The proposed scheme is also secure against the privileged insider attack which Zhang et al., and Tsai et al. fail to secure. User is traceable in Wang and Zhang (2015); Liu et al. (2013), and Tsai and Lo (2015). Additionally, the scheme is also secure against impersonation and man-in-the-middle attacks.

The comprehensive security requirements comparison is summarized in the Table 13.

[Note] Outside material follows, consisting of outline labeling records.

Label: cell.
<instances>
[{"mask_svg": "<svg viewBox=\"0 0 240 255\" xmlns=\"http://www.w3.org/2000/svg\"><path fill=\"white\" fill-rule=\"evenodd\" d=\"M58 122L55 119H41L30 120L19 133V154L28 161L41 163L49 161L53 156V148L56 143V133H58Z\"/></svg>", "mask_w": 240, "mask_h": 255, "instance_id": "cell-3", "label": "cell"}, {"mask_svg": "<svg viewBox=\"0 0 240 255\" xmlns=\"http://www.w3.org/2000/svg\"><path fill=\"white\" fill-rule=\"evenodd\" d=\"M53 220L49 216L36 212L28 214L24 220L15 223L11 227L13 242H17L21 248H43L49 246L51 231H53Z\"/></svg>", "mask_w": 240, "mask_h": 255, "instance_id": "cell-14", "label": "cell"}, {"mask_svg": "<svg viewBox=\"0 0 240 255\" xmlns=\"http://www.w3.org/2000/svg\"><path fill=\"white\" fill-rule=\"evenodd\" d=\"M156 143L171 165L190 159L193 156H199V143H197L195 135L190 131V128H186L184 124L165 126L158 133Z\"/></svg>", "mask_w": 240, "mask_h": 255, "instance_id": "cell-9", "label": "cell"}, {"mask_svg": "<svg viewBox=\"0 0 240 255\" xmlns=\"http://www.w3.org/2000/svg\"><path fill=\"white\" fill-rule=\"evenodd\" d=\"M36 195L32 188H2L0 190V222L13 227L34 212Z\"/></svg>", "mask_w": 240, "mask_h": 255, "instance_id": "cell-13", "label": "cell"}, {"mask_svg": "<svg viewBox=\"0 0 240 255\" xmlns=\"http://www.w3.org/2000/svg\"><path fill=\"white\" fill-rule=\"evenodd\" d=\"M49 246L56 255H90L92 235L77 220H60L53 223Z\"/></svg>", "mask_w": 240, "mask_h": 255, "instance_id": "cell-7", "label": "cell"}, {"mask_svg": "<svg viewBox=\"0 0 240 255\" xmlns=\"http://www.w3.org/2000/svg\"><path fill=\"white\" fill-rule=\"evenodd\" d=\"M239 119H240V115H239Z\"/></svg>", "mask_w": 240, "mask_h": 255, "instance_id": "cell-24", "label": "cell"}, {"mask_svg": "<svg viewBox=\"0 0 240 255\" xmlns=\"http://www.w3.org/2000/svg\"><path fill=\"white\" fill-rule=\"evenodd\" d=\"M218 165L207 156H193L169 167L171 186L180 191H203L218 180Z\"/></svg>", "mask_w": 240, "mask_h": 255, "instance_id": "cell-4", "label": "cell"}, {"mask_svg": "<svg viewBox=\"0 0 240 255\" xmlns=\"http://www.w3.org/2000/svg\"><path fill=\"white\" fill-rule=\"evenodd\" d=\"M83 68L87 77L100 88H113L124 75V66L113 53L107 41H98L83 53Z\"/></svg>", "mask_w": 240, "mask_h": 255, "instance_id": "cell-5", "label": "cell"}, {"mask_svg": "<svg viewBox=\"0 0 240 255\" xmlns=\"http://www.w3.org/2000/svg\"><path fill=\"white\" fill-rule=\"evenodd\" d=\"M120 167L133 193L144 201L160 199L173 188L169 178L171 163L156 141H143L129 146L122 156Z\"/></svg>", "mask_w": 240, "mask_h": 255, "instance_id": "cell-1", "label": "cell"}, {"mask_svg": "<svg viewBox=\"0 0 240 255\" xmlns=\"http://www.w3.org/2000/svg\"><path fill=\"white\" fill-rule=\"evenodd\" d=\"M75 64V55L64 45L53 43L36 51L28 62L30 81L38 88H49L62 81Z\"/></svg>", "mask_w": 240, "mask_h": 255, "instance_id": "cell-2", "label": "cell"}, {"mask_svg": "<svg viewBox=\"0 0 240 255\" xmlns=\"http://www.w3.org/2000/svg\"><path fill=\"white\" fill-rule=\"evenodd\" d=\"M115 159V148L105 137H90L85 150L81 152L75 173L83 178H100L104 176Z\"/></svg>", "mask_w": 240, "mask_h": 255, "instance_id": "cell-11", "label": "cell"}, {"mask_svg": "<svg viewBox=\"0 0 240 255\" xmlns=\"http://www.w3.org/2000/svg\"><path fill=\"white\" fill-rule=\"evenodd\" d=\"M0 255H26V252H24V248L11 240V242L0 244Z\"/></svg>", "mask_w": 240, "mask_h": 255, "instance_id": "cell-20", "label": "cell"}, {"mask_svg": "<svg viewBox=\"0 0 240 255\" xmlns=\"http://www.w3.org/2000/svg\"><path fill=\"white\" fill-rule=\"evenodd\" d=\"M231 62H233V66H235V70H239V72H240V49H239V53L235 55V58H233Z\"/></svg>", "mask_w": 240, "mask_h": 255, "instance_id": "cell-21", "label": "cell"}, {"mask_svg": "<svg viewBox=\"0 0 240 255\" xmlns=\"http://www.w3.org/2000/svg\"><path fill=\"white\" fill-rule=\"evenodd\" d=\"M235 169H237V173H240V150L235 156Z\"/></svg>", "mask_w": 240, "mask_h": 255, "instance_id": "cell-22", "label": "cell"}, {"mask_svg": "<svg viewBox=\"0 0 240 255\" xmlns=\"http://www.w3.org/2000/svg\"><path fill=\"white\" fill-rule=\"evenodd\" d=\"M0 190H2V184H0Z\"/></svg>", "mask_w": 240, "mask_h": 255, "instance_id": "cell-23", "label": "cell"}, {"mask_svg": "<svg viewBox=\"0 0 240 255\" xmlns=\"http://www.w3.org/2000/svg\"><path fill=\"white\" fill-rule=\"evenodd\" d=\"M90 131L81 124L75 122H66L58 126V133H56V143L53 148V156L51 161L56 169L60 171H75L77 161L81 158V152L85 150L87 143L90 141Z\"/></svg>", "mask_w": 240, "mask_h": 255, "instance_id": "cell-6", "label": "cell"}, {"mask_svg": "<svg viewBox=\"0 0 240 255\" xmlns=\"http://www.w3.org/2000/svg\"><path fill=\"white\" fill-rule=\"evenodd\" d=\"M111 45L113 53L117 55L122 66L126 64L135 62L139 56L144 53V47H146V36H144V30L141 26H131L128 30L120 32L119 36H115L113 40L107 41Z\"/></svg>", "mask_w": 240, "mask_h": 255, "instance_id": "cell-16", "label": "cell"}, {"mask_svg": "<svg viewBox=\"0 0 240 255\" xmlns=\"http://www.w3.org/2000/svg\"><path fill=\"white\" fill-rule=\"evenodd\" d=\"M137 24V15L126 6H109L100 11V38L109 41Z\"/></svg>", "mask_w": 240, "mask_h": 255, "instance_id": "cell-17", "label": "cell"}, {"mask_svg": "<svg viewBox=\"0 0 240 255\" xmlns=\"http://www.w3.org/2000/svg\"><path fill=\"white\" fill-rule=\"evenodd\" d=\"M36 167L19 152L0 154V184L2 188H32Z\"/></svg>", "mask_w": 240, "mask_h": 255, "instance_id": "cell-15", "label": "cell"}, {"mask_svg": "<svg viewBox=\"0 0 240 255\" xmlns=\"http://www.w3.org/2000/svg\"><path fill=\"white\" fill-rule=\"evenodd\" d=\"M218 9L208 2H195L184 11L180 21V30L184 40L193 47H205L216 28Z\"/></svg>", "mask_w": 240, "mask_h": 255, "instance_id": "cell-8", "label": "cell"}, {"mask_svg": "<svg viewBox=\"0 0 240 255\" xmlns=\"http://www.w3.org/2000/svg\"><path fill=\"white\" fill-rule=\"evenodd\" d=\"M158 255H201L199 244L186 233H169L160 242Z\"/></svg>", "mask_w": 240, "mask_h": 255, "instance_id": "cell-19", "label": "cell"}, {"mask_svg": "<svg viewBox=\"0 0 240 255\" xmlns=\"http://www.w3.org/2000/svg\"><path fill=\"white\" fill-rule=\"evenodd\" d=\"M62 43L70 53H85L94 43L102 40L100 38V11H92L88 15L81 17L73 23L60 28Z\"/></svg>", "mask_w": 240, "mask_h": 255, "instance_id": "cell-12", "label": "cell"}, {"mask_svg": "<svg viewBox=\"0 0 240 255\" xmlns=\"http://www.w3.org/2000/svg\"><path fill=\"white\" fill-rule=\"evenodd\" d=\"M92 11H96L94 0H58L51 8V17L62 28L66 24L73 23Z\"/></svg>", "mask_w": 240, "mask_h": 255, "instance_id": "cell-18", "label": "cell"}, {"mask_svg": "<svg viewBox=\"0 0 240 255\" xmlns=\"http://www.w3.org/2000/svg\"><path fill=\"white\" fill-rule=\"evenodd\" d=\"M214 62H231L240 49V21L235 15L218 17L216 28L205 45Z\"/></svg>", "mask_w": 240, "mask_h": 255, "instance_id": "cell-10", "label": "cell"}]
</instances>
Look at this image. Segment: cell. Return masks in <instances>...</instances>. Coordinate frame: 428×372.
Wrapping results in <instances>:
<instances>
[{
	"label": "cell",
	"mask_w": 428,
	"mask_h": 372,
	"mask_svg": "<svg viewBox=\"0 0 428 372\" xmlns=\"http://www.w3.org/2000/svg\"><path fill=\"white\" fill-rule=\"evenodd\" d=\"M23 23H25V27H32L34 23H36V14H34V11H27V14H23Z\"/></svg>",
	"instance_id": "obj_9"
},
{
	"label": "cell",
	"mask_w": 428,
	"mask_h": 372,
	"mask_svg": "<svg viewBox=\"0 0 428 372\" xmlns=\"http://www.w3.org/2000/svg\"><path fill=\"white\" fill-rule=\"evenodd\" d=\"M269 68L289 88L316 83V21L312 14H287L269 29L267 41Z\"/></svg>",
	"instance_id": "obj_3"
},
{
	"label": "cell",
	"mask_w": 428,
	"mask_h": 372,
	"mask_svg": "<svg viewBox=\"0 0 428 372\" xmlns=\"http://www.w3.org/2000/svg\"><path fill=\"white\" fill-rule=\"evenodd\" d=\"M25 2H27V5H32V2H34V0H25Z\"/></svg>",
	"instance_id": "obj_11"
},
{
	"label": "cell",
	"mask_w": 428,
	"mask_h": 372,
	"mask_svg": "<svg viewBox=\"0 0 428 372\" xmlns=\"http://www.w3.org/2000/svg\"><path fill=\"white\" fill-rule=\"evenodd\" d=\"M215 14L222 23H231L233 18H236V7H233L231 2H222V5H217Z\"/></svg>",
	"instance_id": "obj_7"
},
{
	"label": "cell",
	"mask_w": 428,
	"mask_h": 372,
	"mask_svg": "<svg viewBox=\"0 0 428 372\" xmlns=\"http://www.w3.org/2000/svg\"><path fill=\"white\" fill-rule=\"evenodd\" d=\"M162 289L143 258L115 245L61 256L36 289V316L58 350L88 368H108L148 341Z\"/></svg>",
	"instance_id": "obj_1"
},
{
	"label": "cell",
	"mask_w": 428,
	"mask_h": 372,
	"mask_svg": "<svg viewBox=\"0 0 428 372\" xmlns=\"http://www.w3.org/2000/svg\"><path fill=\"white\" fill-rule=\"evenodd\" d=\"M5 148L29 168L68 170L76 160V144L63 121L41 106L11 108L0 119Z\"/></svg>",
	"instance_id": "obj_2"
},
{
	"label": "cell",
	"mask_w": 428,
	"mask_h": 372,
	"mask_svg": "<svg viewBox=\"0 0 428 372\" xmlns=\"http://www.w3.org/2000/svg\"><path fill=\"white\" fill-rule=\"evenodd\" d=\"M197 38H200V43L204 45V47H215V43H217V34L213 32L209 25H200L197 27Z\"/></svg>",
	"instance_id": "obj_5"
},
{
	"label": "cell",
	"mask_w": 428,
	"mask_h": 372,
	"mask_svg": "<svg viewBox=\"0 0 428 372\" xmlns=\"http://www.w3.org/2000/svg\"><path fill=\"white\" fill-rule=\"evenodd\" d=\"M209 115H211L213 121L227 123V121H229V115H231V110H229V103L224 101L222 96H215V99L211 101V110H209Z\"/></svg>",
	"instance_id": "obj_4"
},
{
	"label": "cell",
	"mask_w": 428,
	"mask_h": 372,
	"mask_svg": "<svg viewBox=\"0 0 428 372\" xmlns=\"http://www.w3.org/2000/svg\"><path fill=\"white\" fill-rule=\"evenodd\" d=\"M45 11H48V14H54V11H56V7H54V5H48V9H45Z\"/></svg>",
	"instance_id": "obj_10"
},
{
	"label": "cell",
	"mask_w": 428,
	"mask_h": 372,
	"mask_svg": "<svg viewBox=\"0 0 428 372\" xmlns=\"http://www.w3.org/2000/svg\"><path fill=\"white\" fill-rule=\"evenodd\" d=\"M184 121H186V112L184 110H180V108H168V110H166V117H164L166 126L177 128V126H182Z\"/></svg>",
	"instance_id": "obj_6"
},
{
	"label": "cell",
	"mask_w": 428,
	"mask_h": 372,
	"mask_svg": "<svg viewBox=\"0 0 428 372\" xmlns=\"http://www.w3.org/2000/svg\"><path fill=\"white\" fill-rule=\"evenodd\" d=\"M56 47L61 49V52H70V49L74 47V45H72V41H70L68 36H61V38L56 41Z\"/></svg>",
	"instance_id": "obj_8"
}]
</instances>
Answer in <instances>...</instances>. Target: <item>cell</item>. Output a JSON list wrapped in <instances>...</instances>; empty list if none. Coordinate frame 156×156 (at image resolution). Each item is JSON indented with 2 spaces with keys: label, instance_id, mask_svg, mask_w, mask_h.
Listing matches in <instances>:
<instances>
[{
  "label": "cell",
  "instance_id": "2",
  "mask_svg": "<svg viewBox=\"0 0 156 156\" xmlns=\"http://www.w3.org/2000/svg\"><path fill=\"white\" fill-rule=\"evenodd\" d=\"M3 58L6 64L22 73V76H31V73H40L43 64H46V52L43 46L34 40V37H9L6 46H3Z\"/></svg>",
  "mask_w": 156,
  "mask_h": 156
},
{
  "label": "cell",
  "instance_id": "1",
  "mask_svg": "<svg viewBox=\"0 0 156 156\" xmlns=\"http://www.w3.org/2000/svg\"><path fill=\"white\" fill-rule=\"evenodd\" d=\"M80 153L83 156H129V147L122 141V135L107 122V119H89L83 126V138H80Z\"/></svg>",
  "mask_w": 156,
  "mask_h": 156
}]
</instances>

Table 12 Efficiency With respect to the proposed scheme
Fig. 2
figure 2

Computation cost

Fig. 3
figure 3

Computation cost on server

Table 13 Security requirements

8 Conclusion and future work

Security is the primary goal in a healthcare environment when crucial data are transferred via the public channel. This paper has designed a new authentication scheme where the legitimate user can register through a trusted authority. The server and the PDA have to authenticate each other in order to send or receive the sensitive information mutually. Our primary focus is to avoid the key escrow problem and establish a new session key between the server, and the PDA, which will be used for future communication. The formal security analysis of the proposed protocol is done using the BAN logic and ROR model. While the Security verification is done using the AVISPA tool. In addition, a detailed comparative analysis for the communication cost is also included. This analysis, verification, and comparison prove that the proposed protocol is secure against prevailing attacks and better among the other existing protocols.

However, the proposed scheme has certain limitations, such as assuming the PDA (sensors) remain undamaged once installed in the patient body. In contrast, this is not the case in the real world. We have to replace the sensors after they are damaged. Another concern is that we are using the centralized server for our scheme, which incurs some latency even in the best case. So, in the future, we would try to extend our work and shift our paradigm towards edge computing which is the extension of cloud computing for resolving latency. Additionally, we will try to inculcate the private blockchain to make the system transparent and immutable. Last but not least, we would try to work on the real dataset and execute the proposed work in the real environment.